Many athletes in every sport get recruited as soon as they begin their junior year. For the elite talents, coaches may start showing interest as soon as freshman year. But, for just about everyone else, getting on a coach’s recruiting radar takes work. Fortunately, it’s not hard work, and in most cases, it can be accomplished in these four simple steps.

Step 1. Make The First Move

The easiest way to get a coach’s attention is to send them an introductory email. Tell them who you are, your class year, height and weight, and share some of your highlights, such as your best game, average points, and time in the 40-yard dash. Be sure to note why you’re interested in that program, why you’d be a good fit, and include a link to your recruiting profile that has all your information.

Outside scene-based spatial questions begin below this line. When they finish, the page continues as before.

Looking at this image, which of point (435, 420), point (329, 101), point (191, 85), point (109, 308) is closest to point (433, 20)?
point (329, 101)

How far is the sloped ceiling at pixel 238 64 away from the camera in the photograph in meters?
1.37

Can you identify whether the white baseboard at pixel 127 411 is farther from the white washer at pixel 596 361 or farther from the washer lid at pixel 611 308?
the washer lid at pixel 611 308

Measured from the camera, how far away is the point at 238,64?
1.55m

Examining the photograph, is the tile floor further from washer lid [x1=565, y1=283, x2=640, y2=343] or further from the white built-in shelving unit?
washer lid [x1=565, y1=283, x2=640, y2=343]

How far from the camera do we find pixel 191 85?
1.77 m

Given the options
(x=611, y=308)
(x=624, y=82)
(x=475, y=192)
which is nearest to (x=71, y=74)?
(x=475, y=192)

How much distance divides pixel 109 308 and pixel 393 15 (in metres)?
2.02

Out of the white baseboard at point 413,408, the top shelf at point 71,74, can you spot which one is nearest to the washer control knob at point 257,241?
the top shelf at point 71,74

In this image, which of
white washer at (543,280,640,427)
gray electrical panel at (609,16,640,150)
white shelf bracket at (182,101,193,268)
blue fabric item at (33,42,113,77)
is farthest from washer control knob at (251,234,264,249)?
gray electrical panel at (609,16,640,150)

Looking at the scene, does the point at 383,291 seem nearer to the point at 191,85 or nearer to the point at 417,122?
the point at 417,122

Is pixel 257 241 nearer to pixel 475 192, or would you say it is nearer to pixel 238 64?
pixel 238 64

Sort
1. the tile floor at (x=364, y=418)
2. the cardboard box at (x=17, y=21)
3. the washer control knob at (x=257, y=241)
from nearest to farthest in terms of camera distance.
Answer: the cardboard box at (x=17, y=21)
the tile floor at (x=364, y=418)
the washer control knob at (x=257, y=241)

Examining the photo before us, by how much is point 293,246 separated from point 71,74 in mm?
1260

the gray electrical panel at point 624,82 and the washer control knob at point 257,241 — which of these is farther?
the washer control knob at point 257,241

Then, be persistent. If you don’t hear back after a few weeks, send another email that reiterates your first contact. You can also call a coach, but be aware of recruiting regulations that govern when a coach can speak to you, and remember that an email allows a coach to respond when they have the time. If you want to raise your recruiting profile, make the first move and reach out to every school on your target list. If you don’t get favorable responses from some coaches, reconfigure your list and repeat Step 1.

Step 2. Show Off Your Abilities

This does not refer to being a “show off.” Instead, an important part of getting on a coach’s radar is getting seen by that coach. And, since you’re already making the first move by emailing coaches, make a highlight video to include in that email so a coach can get a look at your skills.

A recruiting highlight video doesn’t have to be a career retrospective. Instead, start with your strongest clips and include a range of clips from either games or training that show all your skills. Be sure to include your contact information at the beginning and end and make sure you’re highlighted in any game video. Limit it to 3- to 5-minutes and remember that your highlight video doesn’t have to blow a coach out of his or her chair. It just has to get them interested in seeing more of you.

Step 3. Get In Front Of Coaches

If a coach can’t see you play in person, put yourself in front of coaches at clinics, camps, and showcases. If you’re interested in a particular school, look for camps or clinics put on by that team on campus. If you want to be seen by multiple coaches, showcases and tournaments offer great opportunities to do just that in one place.

But don’t be content with just being seen. You also need to network before, during, and after an event. Email a coach beforehand to let them know you’ll be in attendance at a camp or showcase. Take the opportunity to introduce yourself when you see them at the event. Then follow up afterward with an email thanking them for their time and reminding them of why you might make a good addition to their team.

Step 4. Sharpen Up Your SEO

The biggest element of search engine optimization (SEO) is keywords. In your case, your name is your keyword. Coaches will Google you. What will they see when they do? If there’s anything connected to any of your social media that doesn’t reflect positively on you, delete it.

If you Google yourself and there’s not much there, make your own content. If you’ve been mentioned in your local media, make sure to include links to that in your recruiting profile. Start social media accounts dedicated to your recruiting. Post highlights, updates on your academic and athletic awards, links to media mentions, and note the success of your team, teammates, and school. You don’t have to focus on social media content all the time. Just post occasional updates that will keep a positive image of you at the top of your Google search.

Once you’ve completed these four steps, hopefully, you’ll be on a few or a bunch of recruiting radars. If not, go to Step 5, which is “Don’t give up, reconfigure your target list of schools, and repeat Steps 1-4 until you find the school and program where you’ll fit best.”